MATERIAL SHOWN:

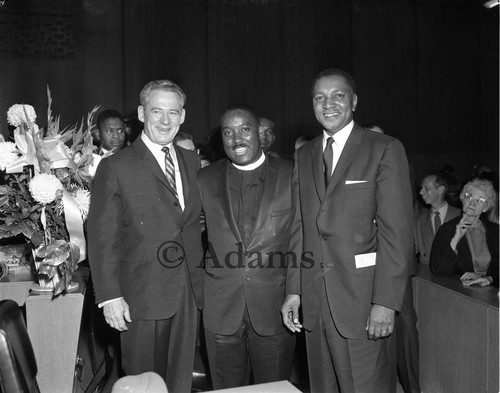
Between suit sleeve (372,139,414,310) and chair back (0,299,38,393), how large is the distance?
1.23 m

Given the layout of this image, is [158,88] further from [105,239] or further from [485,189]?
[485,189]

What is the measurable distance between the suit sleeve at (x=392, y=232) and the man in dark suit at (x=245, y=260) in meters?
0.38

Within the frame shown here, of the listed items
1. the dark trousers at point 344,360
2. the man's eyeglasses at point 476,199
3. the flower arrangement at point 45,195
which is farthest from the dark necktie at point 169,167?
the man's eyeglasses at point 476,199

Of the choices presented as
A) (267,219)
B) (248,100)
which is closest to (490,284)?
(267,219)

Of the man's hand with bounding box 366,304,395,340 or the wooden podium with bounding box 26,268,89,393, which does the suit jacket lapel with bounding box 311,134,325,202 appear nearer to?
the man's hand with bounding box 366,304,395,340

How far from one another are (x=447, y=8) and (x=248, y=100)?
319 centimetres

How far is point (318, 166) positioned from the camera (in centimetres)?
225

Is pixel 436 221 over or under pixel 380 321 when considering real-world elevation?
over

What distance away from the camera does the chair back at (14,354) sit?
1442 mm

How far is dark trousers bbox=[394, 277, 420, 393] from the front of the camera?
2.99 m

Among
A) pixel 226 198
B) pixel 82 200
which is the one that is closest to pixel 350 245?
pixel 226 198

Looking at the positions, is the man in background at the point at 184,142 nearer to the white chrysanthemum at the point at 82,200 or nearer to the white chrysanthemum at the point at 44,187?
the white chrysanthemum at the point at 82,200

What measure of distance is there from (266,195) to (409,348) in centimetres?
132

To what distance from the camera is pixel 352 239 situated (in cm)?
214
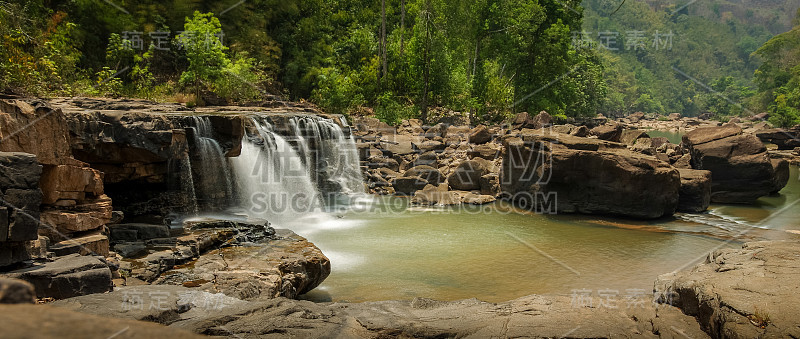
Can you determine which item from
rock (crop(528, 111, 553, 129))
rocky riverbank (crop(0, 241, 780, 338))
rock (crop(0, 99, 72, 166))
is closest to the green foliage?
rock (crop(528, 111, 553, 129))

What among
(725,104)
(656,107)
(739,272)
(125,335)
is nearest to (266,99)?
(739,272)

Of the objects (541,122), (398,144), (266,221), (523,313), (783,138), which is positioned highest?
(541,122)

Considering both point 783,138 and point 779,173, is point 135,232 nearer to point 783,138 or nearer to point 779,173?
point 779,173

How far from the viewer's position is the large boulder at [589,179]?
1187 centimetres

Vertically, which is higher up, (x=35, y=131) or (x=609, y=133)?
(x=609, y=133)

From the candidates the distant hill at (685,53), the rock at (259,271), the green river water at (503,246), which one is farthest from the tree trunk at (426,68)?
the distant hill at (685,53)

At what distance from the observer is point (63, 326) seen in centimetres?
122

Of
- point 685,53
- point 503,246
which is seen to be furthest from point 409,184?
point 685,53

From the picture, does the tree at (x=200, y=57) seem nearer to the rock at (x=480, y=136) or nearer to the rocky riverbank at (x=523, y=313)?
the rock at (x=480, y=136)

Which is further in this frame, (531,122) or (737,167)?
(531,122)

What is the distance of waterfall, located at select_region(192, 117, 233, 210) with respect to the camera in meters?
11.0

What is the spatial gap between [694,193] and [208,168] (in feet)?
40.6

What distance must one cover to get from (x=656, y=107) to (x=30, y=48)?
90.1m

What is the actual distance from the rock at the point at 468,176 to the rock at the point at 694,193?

YOUR TASK:
Reproduce the data from the line containing "Vertically, which is" through the end of the data, replacing "frame" with "image" and leaving everything else unchanged.

TASK ANSWER:
Vertically, which is higher up, (x=35, y=131) or (x=609, y=133)?
(x=609, y=133)

From the candidates the distant hill at (685,53), the rock at (259,271), the green river water at (503,246), which one is farthest from the tree trunk at (426,68)?
the distant hill at (685,53)

At what distance from the observer is point (63, 326) seen in centimetres?
122

Of
- point 685,53
- point 503,246
which is seen to be furthest from point 409,184?
point 685,53

From the picture, does the tree at (x=200, y=57) seem nearer to the rock at (x=480, y=136) or nearer to the rocky riverbank at (x=523, y=313)?
the rock at (x=480, y=136)

Which is further in this image, (531,122) or (737,167)?
(531,122)

What is the distance of waterfall, located at select_region(192, 117, 233, 210) with respect to the camera in meters?
11.0

What is the spatial gap between [694,193] and [208,168] (in feet)?
40.6

What distance must one cover to get from (x=656, y=107) to (x=30, y=48)?
90.1m

What is the actual distance from the rock at the point at 468,176 to the rock at the point at 694,193?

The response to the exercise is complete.